伊藤若冲は晩年、四半世紀を伏見深草の石峰寺のために捧げました。いくらか小規模になっていますが、いまも残る石像五百羅漢たちは若冲下画によります。かつては百華あふれる天井画の観音堂、千体をこえる石造物群……。この地に若冲がつくり上げた世界は、佛教パノラマのテーマパークでした。

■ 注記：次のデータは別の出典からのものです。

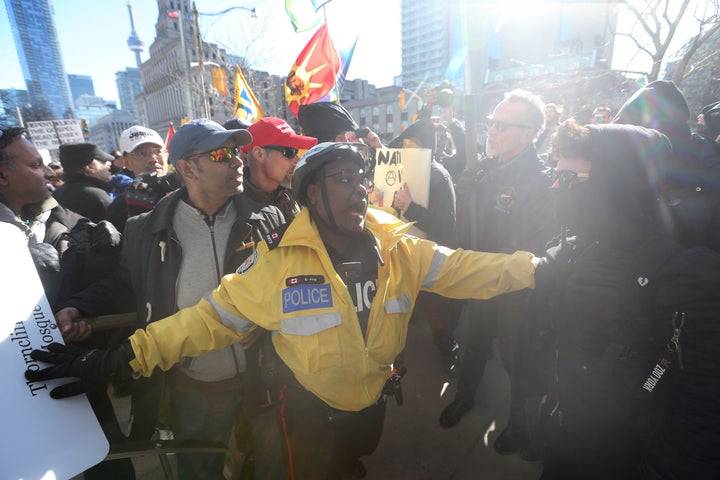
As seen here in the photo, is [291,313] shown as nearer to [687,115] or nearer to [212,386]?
[212,386]

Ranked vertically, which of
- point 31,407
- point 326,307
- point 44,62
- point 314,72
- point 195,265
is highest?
point 44,62

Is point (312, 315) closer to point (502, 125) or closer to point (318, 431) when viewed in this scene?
point (318, 431)

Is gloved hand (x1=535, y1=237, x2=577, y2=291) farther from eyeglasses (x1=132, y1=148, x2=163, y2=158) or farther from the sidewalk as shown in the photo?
eyeglasses (x1=132, y1=148, x2=163, y2=158)

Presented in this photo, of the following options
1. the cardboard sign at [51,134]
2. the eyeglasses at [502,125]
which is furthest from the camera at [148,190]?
the cardboard sign at [51,134]

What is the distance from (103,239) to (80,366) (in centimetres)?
83

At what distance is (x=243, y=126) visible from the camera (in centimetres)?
270

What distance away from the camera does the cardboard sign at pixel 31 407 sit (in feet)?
4.33

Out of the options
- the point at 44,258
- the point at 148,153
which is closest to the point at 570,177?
the point at 44,258

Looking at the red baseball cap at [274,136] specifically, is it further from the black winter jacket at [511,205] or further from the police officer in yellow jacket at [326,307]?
the black winter jacket at [511,205]

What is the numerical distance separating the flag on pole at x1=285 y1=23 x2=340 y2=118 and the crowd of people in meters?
2.25

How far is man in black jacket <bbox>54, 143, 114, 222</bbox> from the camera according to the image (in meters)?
3.71

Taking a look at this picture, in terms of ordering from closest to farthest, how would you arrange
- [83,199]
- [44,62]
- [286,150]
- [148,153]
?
[286,150], [83,199], [148,153], [44,62]

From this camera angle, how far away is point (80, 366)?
1453mm

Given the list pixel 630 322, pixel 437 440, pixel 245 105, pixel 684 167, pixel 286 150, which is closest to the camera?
pixel 630 322
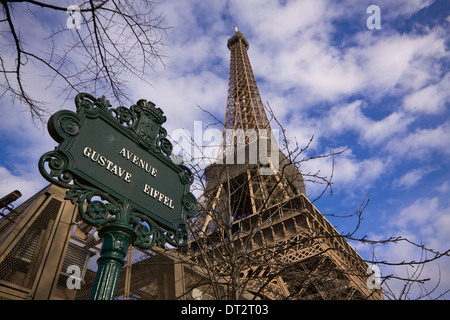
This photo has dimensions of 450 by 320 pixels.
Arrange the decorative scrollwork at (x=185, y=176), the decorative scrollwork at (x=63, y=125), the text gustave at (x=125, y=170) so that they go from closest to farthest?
the decorative scrollwork at (x=63, y=125), the text gustave at (x=125, y=170), the decorative scrollwork at (x=185, y=176)

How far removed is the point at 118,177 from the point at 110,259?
64cm

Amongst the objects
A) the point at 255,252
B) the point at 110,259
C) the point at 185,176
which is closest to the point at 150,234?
the point at 110,259

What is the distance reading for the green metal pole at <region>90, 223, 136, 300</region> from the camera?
209cm

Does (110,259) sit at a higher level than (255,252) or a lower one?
lower

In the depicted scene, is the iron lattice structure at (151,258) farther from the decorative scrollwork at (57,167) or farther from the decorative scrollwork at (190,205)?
the decorative scrollwork at (57,167)

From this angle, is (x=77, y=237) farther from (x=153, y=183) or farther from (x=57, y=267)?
(x=153, y=183)

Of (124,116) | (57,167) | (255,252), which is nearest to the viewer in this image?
(57,167)

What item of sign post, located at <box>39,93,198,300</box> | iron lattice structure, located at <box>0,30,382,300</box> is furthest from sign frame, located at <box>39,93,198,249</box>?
iron lattice structure, located at <box>0,30,382,300</box>

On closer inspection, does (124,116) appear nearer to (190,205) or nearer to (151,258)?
(190,205)

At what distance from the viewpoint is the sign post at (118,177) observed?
2.19 m

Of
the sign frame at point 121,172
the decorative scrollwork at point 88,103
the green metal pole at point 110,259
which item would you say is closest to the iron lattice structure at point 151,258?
the sign frame at point 121,172

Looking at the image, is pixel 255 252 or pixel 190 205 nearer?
pixel 190 205

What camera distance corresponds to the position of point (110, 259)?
2.20 m

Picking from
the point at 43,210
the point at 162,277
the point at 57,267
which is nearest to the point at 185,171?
the point at 57,267
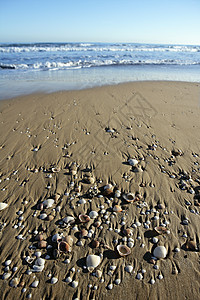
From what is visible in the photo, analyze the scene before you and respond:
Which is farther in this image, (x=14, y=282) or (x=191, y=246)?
(x=191, y=246)

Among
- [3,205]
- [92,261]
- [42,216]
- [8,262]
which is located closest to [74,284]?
[92,261]

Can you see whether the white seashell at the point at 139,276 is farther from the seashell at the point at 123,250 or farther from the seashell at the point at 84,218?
the seashell at the point at 84,218

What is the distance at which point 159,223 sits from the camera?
3.03 m

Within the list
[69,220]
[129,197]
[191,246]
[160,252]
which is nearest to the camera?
[160,252]

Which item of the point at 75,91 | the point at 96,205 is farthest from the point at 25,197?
the point at 75,91

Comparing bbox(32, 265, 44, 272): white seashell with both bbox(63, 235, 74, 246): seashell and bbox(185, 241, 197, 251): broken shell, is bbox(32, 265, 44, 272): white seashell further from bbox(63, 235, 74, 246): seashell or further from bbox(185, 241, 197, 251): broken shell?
bbox(185, 241, 197, 251): broken shell

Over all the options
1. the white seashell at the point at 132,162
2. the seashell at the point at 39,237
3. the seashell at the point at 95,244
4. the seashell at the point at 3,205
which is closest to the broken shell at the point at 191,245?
the seashell at the point at 95,244

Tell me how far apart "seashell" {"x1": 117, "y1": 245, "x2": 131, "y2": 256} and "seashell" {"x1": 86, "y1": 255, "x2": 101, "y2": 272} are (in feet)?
1.02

命日である9月10日には若冲墓のある石峰寺で、毎年「若冲忌」がとり行なわれています。また昨年からは「石峰寺伊藤若冲顕彰会」も発足しました。詳しくは石峰寺ホームページをご覧いただきたいのですが、会誌に連載中の伊藤若冲年譜を分割して再録いたします。若冲ファンの入会をおすすめします。
http://www.sekihoji.com/
一七一六年 正徳六年 丙申 一歳
○二月八日 若冲生まれる(一七一六~一八〇〇)。幼名は不明。京都錦小路高倉東南角の青物商「枡屋」、通称「枡源」の伊藤家長男。父は枡屋主人の三代伊藤源左衛門(一六九七~一七三八)。母の法名明誉清寿(一七〇〇~一七七九)は近江の武藤氏の娘。父十九歳、母は十六歳だった。枡屋は錦市場の中魚屋町南側。後の画名は汝鈞、字は景和。枡屋は錦高倉市場を代表する京有数の青物の大店であった。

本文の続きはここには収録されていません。